O medo se instalou em seu coração. E o ser humano continua a temer através dos desertos e cidades, de dia e de noite, no coração e na sociedade..., onde quer que esteja; ele vive sob um medo constante, sentido com maior ou menor intensidade, mas sempre presente.
Medo dos passos de Deus e de seus próprios passos; medo de estranhos e de amigos; medo do futuro; medo do diferente; medo de seu corpo e da sua afetividade; medo de decidir; medo de se comprometer; medo de romper as amarras do passado; medo do novo; medo de viver e de morrer, medo de si mesmo. Uma longa cadeia de medos, da primeira à última respiração, nesta terra de sombras.
Todos os medos estão inter-relacionados e, qualquer que seja seu objeto imediato, todos têm em comum o sentimento sombrio do perigo ameaçador.
Sabemos que o medo deixa as pessoas vulneráveis à manipulação. Não existe depósito de munição mais potencialmente explosivo do que os estoques de medo nas escuras profundezas de suas vidas.
As pessoas ficam tensas e projetam estas tensões na realidade circundante. Encaram os outros como inimigos, e as oportunidades como ameaças. O trabalho é competição, e a vida, um campo de batalha.
O medo quebra o ritmo biológico e ataca os tecidos do corpo; ele nasce na mente, mas sua influência é sentida nos nervos, no pulso, nos músculos e na respiração.
As pessoas temem os perigos que conhecem e mais ainda os que não conhecem, mas os vislumbram presentes em cada esquina. Um medo que pode ser nomeado perde o terror e a capacidade de ferir; no entanto, um medo sem nome, um fantasma sem rosto, escuro como uma sombra e rápido como uma tempestade aumenta o pavor e paralisa a ação. Medo sem nome que assombra e queima as energias que poderiam ser canalizadas para algo criativo.
O medo distorce a percepção da realidade; ele gera muitos fantasmas e pré-juizos que, como conseqüência, maximizam os fatores objetivos causantes do perigo.
Sendo uma emoção primária, o medo, com freqüência, impede o discernimento e a busca da solução mais inteligente para os problemas; longe de resolvê-los, pode agravá-los a médio e longo prazo.
Quando o medo e a sensação de impotência impregnam nossa vida cotidiana, se aviva em nós a consciência permanente de “vulnerabilidade”. Não estamos preparados para acolher nossa fragilidade, nossa condição humana.
Enfim, o medo obscurece o sentido e a direção da vida, tira o brilho tão próprio do amor; ele nos acovarda e nos enterra na acomodação mesquinha.
É bom lembrar que o ser humano amadurece através do confronto entre desejo e medo.
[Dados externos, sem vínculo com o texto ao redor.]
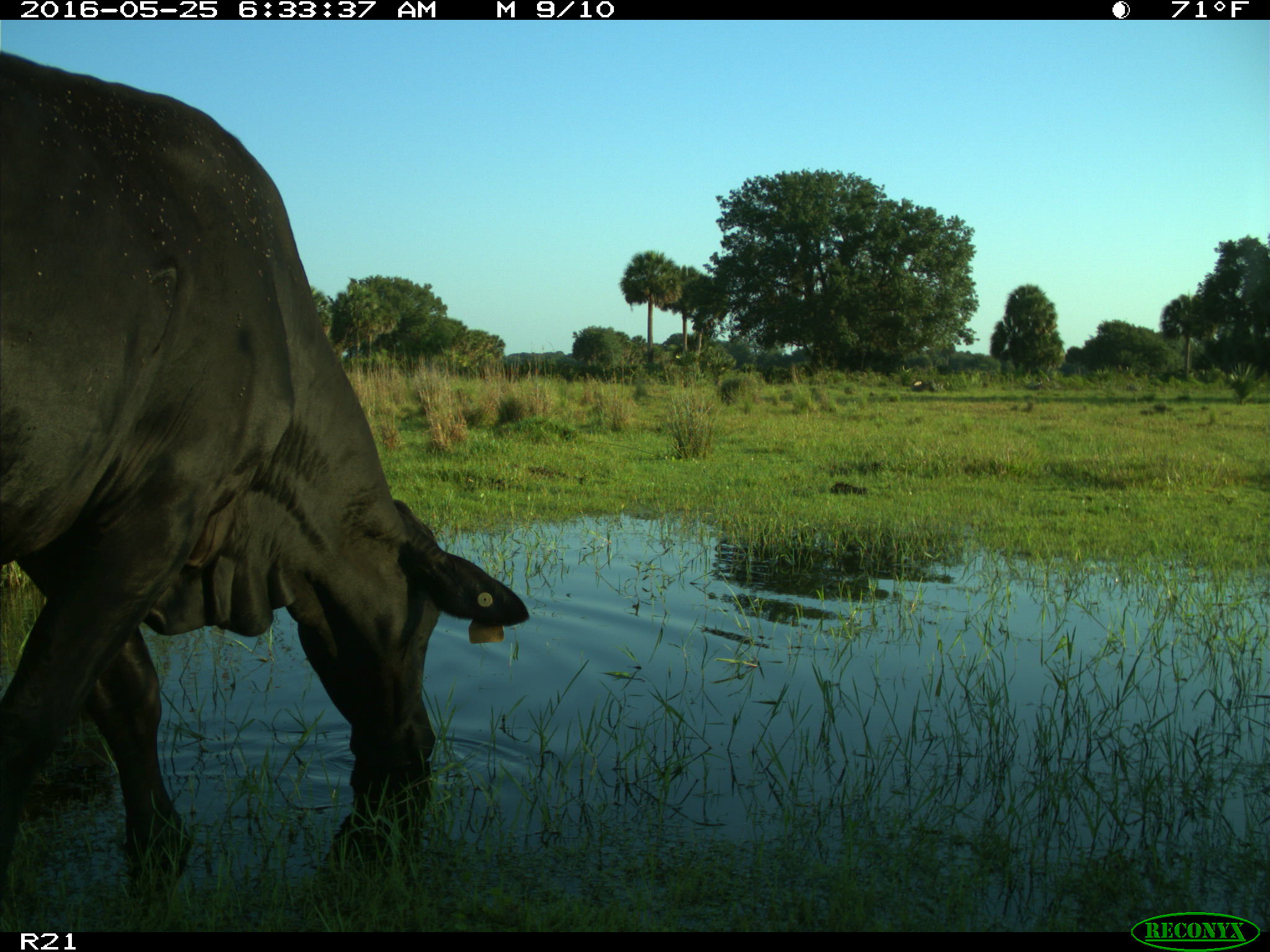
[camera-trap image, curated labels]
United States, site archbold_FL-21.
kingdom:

Não há medo sem um desejo escondido e não há desejo que não traga consigo um medo. O desejo e o medo estão ligados. Temos medo do que desejamos e desejamos o que nos faz medo.
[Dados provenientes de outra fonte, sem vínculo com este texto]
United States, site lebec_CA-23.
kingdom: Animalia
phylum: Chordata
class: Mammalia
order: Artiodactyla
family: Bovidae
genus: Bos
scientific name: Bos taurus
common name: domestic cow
DESEJO e MEDO: existe, na natureza humana, a tendência natural de ultrapassar o imediato, de caminhar para a “outra margem”... para arriscar novos horizontes; necessidade de afrontar o perigo, de tentar, de se aventurar... Mas existe também a tendência oposta de se poupar e de se acautelar, a necessidade inata de evitar o perigo, de se afastar dos obstáculos, de fugir das tempestades... O ser humano que confia é também o ser humano que teme; o ato de coragem carrega, também, o medo.
No nosso crescimento humano e espiritual, o medo não superado, ou desejo bloqueado, vão gerar tempestades. Ou, pelo contrário, o medo superado, o desejo desatado, vão permitir a maturação. E nossa vida evolui assim, através do nosso desejo de plenitude e o nosso medo de destruição (impulso de vida x impulso de morte).
Todos nós, no nível pessoal ou coletivo, vivemos experiências de tempestades; algumas como um “tsunami”, como este que vivemos no atual momento. Estamos diante de uma “onda nova” de risco e de vida, na madrugada de um dia que pode e deve ser de salvação: “Coragem! Sou eu. Não tenhais medo!”
Uma coisa é sentir medo; outra, é permanecer paralisado com medo de arriscar e não aventurar por novas terras, na descoberta infindável que é a vida.
É preciso não ter medo do medo, e fazer dele uma mediação para o próprio crescimento, descobrindo o desejo de viver que se esconde atrás de cada medo. E que vai permitir ir mais longe.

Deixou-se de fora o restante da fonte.